======== Excerpt provided

Cheney Won't Testify for Libby. Suprise! Not.

H
ere's the breathless lede in the NYTImes on the Libby trial team's decision:
WASHINGTON, Feb. 13 — Lawyers defending I. Lewis Libby Jr. against perjury charges surprised the courtroom on Tuesday by saying that they would rest their case this week and do so without putting on the stand either Mr. Libby or Vice President Dick Cheney.

The only people who could have been surprised by this decision were the very same media types who gave us the run-up to the Iraq War. It was clear after day-2 of the trial that putting Cheney and Libby on the stand would be disastrous.

What was Cheney to testify about? All the heady, mind-bendingly crucial issues Libby was working on in July 2003 when he was also carrying out Cheney's orders to dump on Wilson? How could Cheney remember all those many things so long ago with so much on his plate? And just exactly what was Cheney up to when he was directing Libby to lay the ground work for giving Wilson the business . . . could it be covering up the manipulation of intelligence? The points? Cheney's memory is awfully good. But his credibility isn't.

================

[Goal of the exercise] From the post about Cheney and the Libby trial, extract word for word the passage that opens with the words containing "The only people" and closes with "his credibility isn't.".

======== Extracted entries

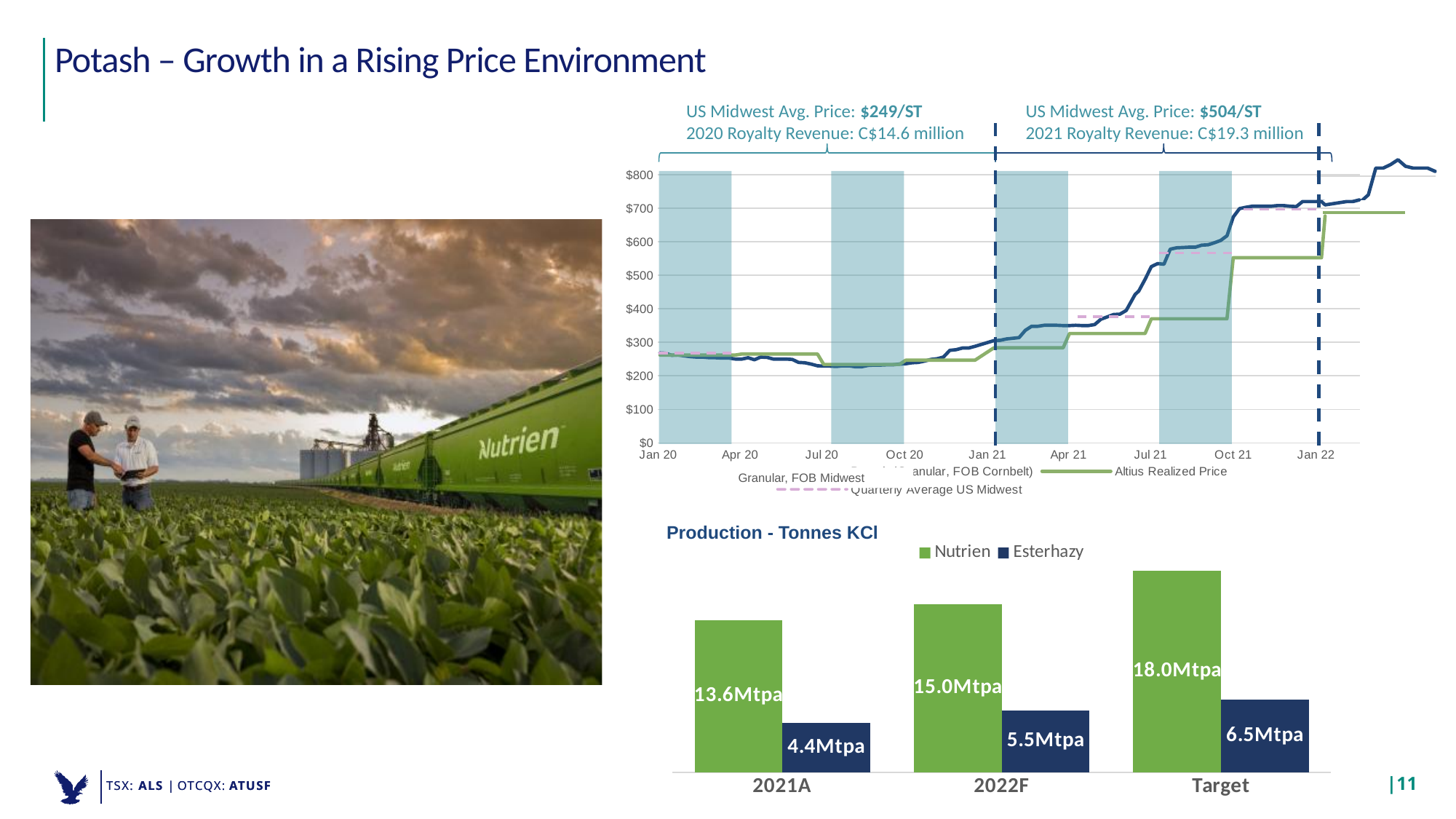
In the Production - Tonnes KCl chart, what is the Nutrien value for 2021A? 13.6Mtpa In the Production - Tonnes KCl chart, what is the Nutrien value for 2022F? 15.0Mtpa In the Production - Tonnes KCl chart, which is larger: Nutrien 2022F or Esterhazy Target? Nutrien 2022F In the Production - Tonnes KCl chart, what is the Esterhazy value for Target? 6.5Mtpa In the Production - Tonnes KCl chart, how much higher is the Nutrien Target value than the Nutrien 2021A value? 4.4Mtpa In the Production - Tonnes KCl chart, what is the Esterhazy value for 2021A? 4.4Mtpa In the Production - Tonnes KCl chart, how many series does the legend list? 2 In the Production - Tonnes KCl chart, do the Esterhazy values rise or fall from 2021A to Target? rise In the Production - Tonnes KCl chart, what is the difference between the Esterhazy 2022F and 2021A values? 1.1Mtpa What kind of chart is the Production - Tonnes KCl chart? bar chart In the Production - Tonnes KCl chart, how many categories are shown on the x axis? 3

================
======== Extracted entries

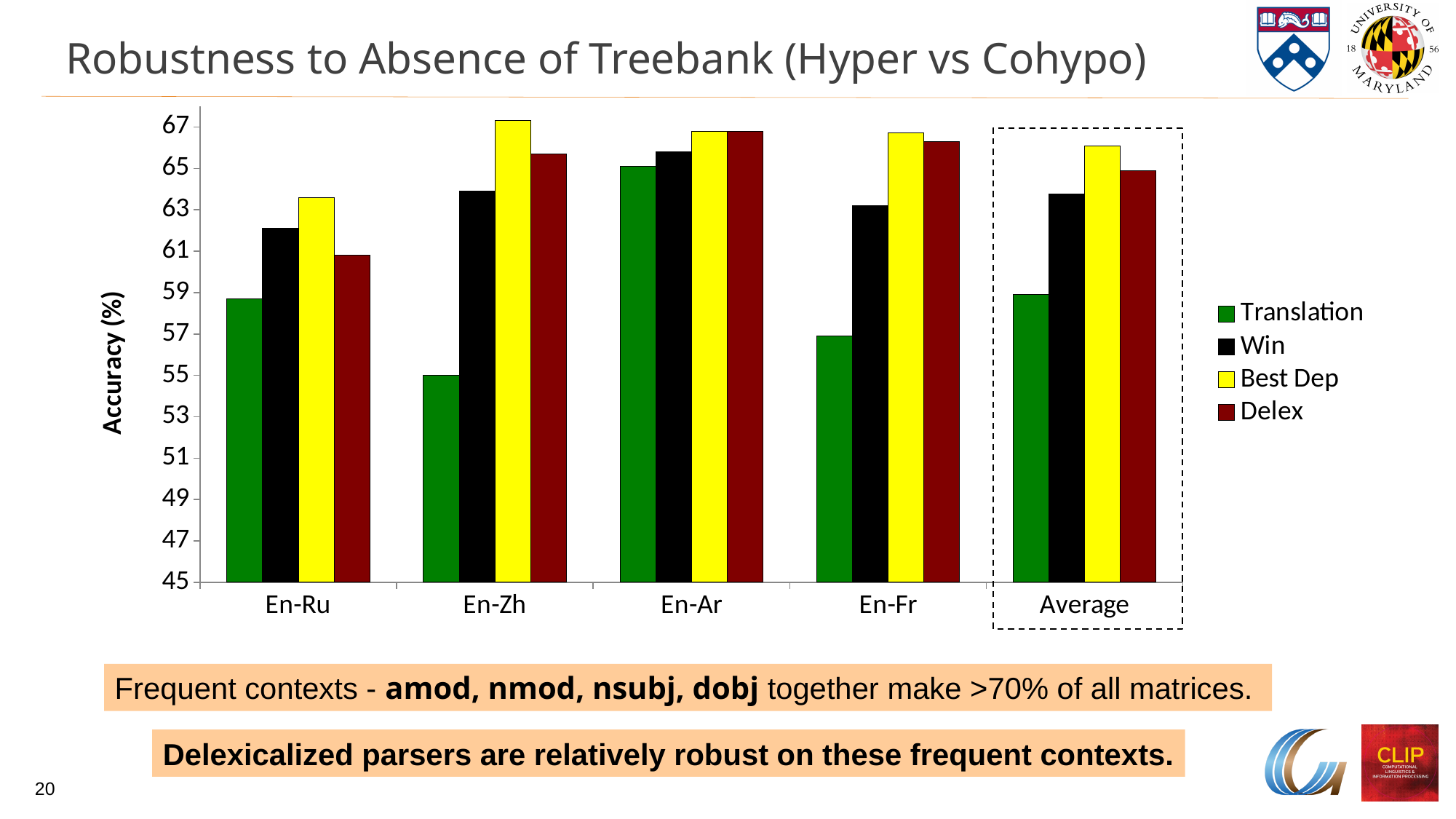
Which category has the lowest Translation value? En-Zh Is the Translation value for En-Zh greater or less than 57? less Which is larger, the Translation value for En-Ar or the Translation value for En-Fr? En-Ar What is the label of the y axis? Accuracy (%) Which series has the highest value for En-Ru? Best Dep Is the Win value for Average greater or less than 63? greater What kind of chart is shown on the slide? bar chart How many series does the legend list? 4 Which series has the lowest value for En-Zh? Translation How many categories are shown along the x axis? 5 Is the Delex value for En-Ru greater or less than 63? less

================

[Completed exercise]
The only people who could have been surprised by this decision were the very same media types who gave us the run-up to the Iraq War. It was clear after day-2 of the trial that putting Cheney and Libby on the stand would be disastrous.

What was Cheney to testify about? All the heady, mind-bendingly crucial issues Libby was working on in July 2003 when he was also carrying out Cheney's orders to dump on Wilson? How could Cheney remember all those many things so long ago with so much on his plate? And just exactly what was Cheney up to when he was directing Libby to lay the ground work for giving Wilson the business . . . could it be covering up the manipulation of intelligence? The points? Cheney's memory is awfully good. But his credibility isn't.